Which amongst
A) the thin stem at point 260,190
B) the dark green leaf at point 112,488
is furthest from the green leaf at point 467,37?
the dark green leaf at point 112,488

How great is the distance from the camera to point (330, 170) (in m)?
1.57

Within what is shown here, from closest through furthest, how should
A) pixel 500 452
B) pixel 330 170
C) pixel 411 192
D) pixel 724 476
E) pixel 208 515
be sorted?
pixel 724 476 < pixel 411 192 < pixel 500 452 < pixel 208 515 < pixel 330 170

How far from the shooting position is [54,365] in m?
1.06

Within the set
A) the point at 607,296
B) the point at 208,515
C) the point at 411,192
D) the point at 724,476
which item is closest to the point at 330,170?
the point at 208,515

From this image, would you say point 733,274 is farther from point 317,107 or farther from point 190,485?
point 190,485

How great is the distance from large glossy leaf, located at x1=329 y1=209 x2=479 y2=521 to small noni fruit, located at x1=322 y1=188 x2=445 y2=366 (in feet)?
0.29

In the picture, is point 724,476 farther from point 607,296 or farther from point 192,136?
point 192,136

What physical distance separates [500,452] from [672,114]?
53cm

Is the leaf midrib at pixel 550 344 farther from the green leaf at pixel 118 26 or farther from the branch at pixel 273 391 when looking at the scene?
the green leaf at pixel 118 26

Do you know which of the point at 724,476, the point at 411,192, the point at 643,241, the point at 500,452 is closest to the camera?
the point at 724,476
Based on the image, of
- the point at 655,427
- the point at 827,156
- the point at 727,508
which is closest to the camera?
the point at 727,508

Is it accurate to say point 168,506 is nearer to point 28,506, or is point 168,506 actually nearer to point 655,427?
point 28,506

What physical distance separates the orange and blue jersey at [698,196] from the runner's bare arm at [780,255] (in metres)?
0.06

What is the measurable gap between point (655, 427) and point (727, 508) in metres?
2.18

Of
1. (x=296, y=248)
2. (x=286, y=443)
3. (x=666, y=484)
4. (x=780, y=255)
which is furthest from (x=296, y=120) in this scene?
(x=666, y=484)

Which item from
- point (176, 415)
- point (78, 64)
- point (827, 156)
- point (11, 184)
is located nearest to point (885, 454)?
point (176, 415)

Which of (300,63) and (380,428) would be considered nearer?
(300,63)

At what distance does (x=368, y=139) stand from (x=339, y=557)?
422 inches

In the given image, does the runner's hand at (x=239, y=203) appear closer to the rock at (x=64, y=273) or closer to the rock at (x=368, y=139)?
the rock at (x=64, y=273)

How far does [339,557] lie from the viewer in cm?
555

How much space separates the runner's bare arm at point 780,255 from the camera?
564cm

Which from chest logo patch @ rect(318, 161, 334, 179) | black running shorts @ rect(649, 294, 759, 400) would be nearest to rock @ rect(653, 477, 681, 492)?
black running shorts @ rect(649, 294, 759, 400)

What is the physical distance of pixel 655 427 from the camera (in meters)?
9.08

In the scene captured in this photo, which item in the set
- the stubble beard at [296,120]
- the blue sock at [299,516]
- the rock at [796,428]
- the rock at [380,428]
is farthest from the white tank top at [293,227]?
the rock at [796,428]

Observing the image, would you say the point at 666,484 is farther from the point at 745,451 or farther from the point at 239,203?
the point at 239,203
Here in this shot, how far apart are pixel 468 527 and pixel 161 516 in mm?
--
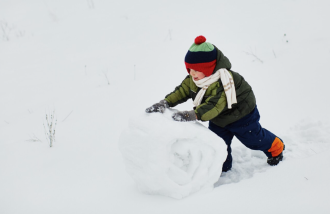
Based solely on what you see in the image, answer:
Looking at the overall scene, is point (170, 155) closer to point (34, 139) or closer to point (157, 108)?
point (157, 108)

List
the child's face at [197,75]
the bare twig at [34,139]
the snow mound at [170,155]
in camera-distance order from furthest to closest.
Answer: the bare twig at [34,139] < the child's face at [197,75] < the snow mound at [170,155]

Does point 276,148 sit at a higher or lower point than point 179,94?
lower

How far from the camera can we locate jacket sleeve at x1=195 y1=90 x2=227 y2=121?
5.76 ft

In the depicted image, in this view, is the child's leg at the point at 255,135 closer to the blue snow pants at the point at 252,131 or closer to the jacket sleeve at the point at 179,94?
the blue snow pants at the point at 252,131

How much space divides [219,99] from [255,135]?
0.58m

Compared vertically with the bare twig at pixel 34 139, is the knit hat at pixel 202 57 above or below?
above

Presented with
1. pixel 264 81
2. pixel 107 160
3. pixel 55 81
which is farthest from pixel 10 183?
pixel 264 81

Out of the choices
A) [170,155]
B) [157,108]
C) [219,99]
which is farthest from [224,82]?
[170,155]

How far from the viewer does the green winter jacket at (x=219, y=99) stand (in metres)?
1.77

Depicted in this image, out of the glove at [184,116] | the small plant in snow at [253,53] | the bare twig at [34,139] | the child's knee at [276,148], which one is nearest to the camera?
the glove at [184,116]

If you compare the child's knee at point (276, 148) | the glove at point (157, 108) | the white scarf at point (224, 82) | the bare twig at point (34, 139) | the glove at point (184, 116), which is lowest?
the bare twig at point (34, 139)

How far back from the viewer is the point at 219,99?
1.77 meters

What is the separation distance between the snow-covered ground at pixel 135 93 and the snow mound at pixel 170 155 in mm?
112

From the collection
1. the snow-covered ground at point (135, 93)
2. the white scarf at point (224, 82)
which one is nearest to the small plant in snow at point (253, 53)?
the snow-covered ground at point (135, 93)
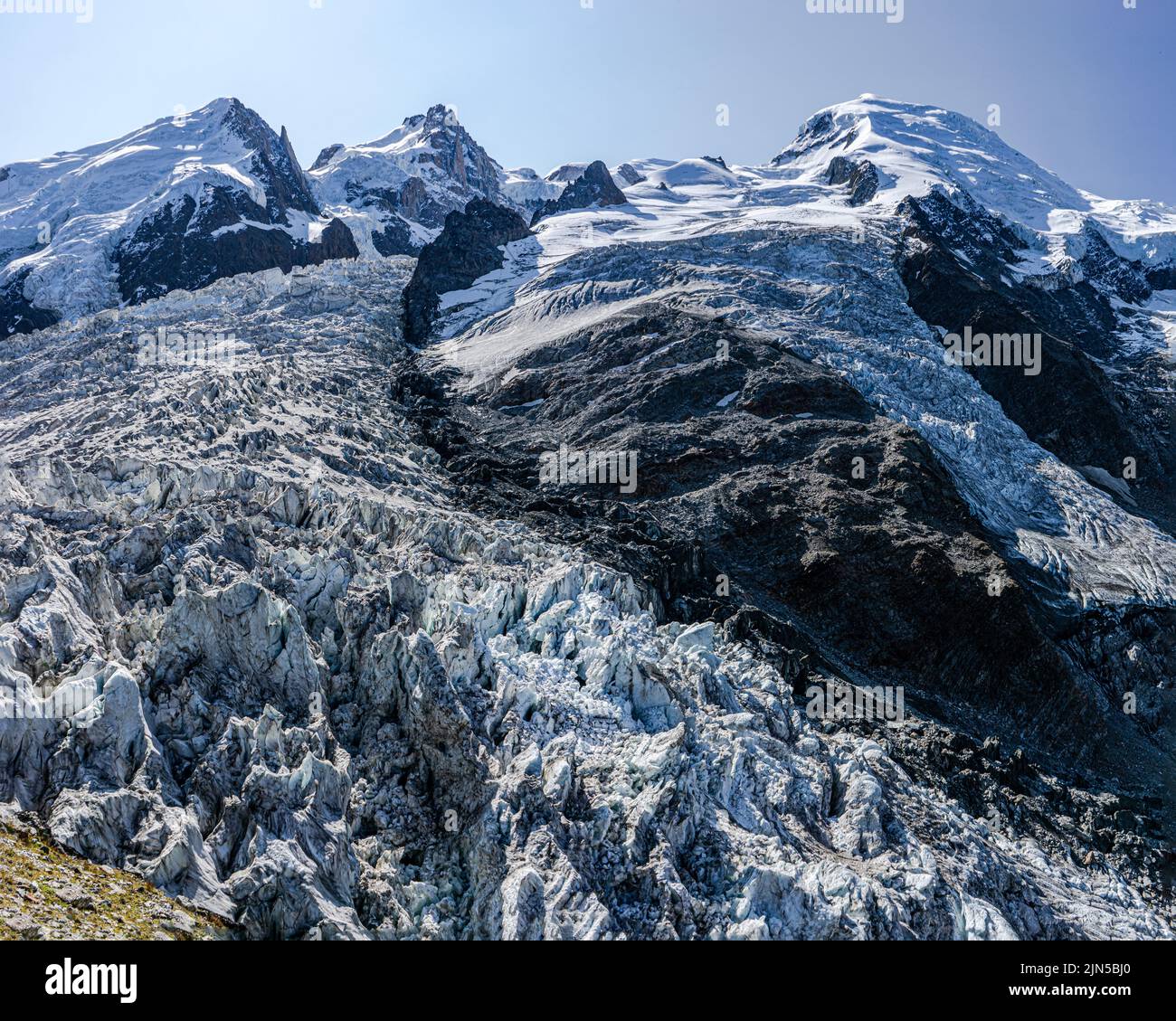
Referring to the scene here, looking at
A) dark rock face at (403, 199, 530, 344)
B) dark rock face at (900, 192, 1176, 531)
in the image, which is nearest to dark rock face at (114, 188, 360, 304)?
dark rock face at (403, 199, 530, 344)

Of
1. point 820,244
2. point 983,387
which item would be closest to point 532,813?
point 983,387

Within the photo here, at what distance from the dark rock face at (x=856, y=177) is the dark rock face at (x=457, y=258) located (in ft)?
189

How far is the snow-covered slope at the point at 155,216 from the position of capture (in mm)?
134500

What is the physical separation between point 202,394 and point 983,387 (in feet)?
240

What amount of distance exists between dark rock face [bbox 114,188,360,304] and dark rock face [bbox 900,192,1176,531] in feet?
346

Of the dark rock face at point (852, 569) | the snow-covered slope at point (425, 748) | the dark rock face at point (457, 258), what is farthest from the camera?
...
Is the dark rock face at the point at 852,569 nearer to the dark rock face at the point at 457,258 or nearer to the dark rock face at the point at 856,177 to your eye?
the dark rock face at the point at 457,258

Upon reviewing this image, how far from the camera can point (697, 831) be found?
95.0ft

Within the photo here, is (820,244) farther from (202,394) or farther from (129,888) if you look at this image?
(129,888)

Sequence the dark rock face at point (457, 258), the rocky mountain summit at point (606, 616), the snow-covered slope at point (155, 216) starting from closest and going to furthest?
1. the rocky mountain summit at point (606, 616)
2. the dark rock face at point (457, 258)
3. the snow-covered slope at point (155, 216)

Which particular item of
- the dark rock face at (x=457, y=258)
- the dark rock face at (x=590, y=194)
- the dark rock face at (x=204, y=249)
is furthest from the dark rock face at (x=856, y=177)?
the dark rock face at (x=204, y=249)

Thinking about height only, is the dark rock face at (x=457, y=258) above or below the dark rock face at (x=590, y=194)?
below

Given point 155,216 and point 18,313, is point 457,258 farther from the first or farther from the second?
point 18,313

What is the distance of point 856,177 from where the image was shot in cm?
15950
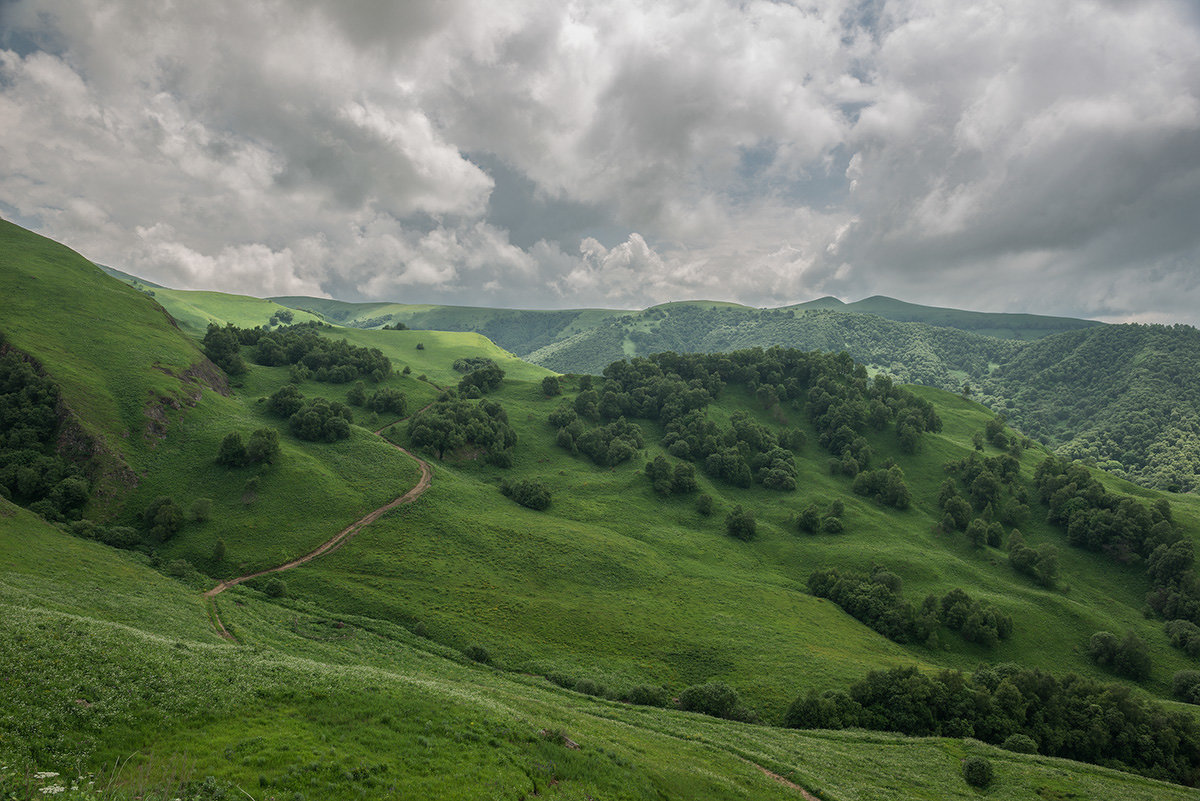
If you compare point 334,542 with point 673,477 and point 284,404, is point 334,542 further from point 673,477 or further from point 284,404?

● Task requirements:
Duplicate the items from the line with "How much space divides" up to and including the line with "1.77 meters".

● Task answer:
How much space divides [219,99] from [255,135]?
0.58m

Compared vertically with the bare twig at pixel 34 139, is the knit hat at pixel 202 57 above or below?
above

Presented with
1. pixel 264 81
2. pixel 107 160
3. pixel 55 81
which is farthest from pixel 10 183?
pixel 264 81

Out of the choices
A) [170,155]
B) [157,108]
C) [219,99]
which is farthest from [224,82]?
[170,155]

How far from the viewer does the green winter jacket at (x=219, y=99) stand (in metres)?
1.77

Depicted in this image, out of the glove at [184,116] | the small plant in snow at [253,53] | the bare twig at [34,139] | the child's knee at [276,148], which one is nearest to the camera?
the glove at [184,116]

If you compare the child's knee at point (276, 148) | the glove at point (157, 108) | the white scarf at point (224, 82) | the bare twig at point (34, 139) | the glove at point (184, 116), which is lowest?
the bare twig at point (34, 139)

How far back from the viewer is the point at 219,99?
1.77 meters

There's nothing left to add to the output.